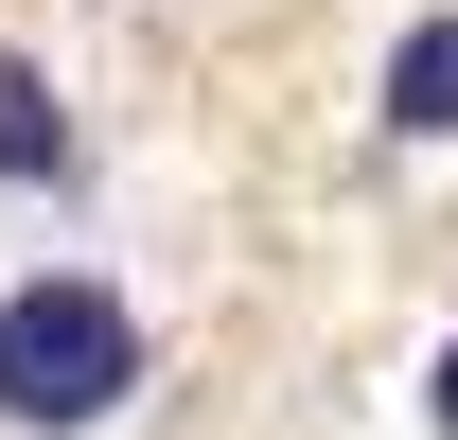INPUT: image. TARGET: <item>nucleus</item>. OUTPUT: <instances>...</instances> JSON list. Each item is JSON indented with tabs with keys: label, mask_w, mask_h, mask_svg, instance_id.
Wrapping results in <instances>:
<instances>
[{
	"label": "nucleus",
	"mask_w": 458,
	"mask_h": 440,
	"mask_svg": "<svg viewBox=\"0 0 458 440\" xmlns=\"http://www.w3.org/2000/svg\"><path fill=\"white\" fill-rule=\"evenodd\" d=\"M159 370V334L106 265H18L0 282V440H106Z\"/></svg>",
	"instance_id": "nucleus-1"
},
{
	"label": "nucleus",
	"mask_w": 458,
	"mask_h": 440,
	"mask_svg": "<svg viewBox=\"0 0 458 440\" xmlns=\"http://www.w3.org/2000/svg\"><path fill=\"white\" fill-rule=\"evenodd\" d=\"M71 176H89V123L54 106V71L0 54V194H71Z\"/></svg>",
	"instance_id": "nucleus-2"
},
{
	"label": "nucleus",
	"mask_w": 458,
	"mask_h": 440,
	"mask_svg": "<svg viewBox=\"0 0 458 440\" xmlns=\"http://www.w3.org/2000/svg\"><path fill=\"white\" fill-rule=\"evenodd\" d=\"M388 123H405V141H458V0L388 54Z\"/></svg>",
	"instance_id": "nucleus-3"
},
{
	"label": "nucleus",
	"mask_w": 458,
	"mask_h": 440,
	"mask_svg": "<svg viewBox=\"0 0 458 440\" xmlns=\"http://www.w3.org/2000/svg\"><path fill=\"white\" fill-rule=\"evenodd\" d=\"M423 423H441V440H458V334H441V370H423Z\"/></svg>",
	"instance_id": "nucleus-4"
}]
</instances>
··········
* Given task *
Rewrite every row above with "JSON list" replaced by "JSON array", keeping everything else the same, and omit the pictures from your answer.

* Output *
INPUT: image. TARGET: <item>nucleus</item>. OUTPUT: <instances>...</instances> JSON array. Each item is JSON indented with tabs with keys: label, mask_w, mask_h, mask_svg, instance_id.
Wrapping results in <instances>:
<instances>
[{
	"label": "nucleus",
	"mask_w": 458,
	"mask_h": 440,
	"mask_svg": "<svg viewBox=\"0 0 458 440\" xmlns=\"http://www.w3.org/2000/svg\"><path fill=\"white\" fill-rule=\"evenodd\" d=\"M159 370V334L106 265H18L0 282V440H106Z\"/></svg>",
	"instance_id": "nucleus-1"
},
{
	"label": "nucleus",
	"mask_w": 458,
	"mask_h": 440,
	"mask_svg": "<svg viewBox=\"0 0 458 440\" xmlns=\"http://www.w3.org/2000/svg\"><path fill=\"white\" fill-rule=\"evenodd\" d=\"M71 176H89V123L54 106V71L0 54V194H71Z\"/></svg>",
	"instance_id": "nucleus-2"
},
{
	"label": "nucleus",
	"mask_w": 458,
	"mask_h": 440,
	"mask_svg": "<svg viewBox=\"0 0 458 440\" xmlns=\"http://www.w3.org/2000/svg\"><path fill=\"white\" fill-rule=\"evenodd\" d=\"M388 123H405V141H458V0L388 54Z\"/></svg>",
	"instance_id": "nucleus-3"
},
{
	"label": "nucleus",
	"mask_w": 458,
	"mask_h": 440,
	"mask_svg": "<svg viewBox=\"0 0 458 440\" xmlns=\"http://www.w3.org/2000/svg\"><path fill=\"white\" fill-rule=\"evenodd\" d=\"M423 423H441V440H458V334H441V370H423Z\"/></svg>",
	"instance_id": "nucleus-4"
}]
</instances>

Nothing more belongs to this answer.